Starting at the line containing "At what depth" and ending at the last of these lines, write them out again with "headlight" swapped for "headlamp" and nothing else changed.

:: Spatial relation data ::
|---|

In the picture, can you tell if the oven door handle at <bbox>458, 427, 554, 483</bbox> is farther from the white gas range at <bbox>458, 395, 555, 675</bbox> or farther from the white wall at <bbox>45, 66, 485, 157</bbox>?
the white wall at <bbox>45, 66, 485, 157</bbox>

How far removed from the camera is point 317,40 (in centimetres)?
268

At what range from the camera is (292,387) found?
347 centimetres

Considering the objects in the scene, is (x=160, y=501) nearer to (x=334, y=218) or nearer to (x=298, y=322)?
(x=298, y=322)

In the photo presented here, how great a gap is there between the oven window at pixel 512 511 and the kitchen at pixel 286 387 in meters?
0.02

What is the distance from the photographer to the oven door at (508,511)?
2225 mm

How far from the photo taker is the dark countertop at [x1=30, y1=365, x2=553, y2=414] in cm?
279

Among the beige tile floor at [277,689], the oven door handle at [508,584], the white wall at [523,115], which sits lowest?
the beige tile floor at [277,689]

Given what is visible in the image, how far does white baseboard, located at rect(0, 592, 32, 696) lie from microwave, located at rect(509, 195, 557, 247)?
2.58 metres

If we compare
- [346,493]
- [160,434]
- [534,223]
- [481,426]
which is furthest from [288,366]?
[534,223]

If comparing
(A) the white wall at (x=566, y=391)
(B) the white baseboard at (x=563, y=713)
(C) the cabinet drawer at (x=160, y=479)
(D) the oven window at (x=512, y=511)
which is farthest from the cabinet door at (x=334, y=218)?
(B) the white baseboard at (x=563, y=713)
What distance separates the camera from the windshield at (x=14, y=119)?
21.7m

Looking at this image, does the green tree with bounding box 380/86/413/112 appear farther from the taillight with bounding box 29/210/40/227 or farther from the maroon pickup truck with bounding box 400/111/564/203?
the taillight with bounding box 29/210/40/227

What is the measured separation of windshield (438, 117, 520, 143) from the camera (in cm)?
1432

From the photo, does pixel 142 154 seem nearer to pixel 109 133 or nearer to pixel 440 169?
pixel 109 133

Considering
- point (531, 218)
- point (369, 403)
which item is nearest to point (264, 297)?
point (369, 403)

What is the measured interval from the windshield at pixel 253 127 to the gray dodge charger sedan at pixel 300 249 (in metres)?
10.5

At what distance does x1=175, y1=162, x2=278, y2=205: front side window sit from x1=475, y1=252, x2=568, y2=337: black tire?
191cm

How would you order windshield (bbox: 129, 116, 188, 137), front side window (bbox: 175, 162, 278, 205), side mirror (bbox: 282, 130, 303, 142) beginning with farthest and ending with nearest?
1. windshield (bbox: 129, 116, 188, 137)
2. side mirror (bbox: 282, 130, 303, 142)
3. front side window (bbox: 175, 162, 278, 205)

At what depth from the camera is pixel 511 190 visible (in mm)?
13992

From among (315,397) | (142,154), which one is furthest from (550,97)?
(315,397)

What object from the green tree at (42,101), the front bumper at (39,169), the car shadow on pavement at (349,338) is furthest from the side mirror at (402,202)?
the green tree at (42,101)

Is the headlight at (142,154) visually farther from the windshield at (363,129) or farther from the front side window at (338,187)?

|---|

:: RESULT FOR THIS EXERCISE ::
At what depth from the camera is pixel 511 190 visible (in mm)?
13992

From among (315,397) | (142,154), which one is furthest from (550,97)?
(315,397)

What object from the green tree at (42,101), the front bumper at (39,169), the car shadow on pavement at (349,338) is furthest from the side mirror at (402,202)?
the green tree at (42,101)

Is the headlamp at (142,154) visually farther from the windshield at (363,129) or farther from the front side window at (338,187)?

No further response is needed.